Hard disks are rigid platters, composed of a substrate and a magnetic medium. The substrate – the platter’s base material – must be non-magnetic and capable of being machined to a smooth finish. It is made either of aluminum alloy or a mixture of glass and ceramic. To allow data storage, both sides of each platter are coated with a magnetic medium – formerly magnetic oxide, but now, almost exclusively, a layer of metal called a thin-film medium. This stores data in magnetic patterns, with each platter capable of storing a billion or so bits per square inch (bpsi) of platter surface.

Typically two, three or more platters are stacked on top of each other with a common spindle that turns the whole assembly at several thousand revolutions per minute.

hard disk platters

There’s a gap between the platters, making room for magnetic read/write head, mounted on the end of an actuator arm.

Hard disk actuator arm

This is so close to the platters that it’s only the rush of air pulled round by the rotation of the platters that keeps the head away from the surface of the disk – it flies a fraction of a millimetre above the disk.
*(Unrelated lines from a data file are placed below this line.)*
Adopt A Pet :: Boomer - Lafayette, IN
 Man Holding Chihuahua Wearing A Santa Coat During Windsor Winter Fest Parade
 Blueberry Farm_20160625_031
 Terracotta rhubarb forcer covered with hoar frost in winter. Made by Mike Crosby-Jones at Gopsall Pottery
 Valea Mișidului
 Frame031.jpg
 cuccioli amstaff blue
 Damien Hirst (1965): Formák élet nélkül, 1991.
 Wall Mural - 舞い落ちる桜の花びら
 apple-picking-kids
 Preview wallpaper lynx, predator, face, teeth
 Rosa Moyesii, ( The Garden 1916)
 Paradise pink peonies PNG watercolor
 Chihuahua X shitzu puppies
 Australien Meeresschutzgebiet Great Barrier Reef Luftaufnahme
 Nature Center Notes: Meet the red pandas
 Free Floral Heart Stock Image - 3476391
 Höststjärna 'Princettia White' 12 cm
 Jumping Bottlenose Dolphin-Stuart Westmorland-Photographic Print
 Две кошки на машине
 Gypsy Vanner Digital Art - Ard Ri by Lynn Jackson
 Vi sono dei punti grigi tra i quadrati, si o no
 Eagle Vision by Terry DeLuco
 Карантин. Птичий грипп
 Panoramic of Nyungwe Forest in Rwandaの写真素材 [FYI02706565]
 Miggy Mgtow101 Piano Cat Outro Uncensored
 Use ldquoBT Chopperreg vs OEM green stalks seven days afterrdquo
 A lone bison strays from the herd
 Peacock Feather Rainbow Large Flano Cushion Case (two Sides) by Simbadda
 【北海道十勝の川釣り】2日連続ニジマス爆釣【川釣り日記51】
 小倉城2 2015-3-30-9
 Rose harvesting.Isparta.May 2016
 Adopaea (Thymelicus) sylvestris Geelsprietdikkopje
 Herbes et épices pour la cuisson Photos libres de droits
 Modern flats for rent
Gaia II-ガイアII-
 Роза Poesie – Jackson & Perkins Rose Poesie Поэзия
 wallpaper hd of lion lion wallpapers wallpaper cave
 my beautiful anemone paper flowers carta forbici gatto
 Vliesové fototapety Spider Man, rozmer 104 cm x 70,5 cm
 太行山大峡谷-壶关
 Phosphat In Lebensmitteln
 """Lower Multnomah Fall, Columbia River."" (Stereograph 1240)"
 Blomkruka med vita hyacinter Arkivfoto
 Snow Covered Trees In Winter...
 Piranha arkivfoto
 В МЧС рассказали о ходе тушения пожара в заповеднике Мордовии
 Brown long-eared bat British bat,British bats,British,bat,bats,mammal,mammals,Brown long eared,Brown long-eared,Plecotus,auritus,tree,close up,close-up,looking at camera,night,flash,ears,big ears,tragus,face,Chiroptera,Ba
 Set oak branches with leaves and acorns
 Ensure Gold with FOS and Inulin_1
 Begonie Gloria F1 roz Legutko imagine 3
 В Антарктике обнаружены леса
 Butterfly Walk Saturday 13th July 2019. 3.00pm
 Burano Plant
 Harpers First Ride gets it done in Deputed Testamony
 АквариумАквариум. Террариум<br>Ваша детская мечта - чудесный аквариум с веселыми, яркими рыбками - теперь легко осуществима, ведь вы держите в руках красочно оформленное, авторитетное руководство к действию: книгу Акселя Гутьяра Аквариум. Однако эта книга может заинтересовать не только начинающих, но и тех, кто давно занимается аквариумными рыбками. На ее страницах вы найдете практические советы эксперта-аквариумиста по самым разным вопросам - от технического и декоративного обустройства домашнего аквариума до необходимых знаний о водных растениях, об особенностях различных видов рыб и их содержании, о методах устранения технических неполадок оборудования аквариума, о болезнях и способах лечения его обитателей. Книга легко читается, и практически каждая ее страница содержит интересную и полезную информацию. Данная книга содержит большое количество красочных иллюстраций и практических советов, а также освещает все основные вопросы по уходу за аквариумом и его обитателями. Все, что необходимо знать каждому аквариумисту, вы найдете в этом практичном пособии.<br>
On early hard disk drives this distance was around 0.2mm. In modern-day drives this has been reduced to 0.07mm or less. A small particle of dirt could cause a head to crash, touching the disk and scraping off the magnetic coating. On IDE and SCSI drives the disk controller is part of the drive itself.

hard disk drive head on platter

There’s a read/write head for each side of each platter, mounted on arms which can move them towards the central spindle or towards the edge.

hard disk read write head

The arms are moved by the head actuator, which contains a voice-coil – an electromagnet suspended between two powerful magnets. When current is applied to the electromagnet, it forces the arm to move.

Voice Coil Actuator

The heads are designed to touch the platters when the disk stops spinning – that is, when the drive is powered off. During the spin-down period, the airflow diminishes until it stops completely, when the head lands gently on the platter surface – to a dedicated spot called the landing zone (LZ). The LZ is dedicated to providing a parking spot for the read/write heads, and never contains data.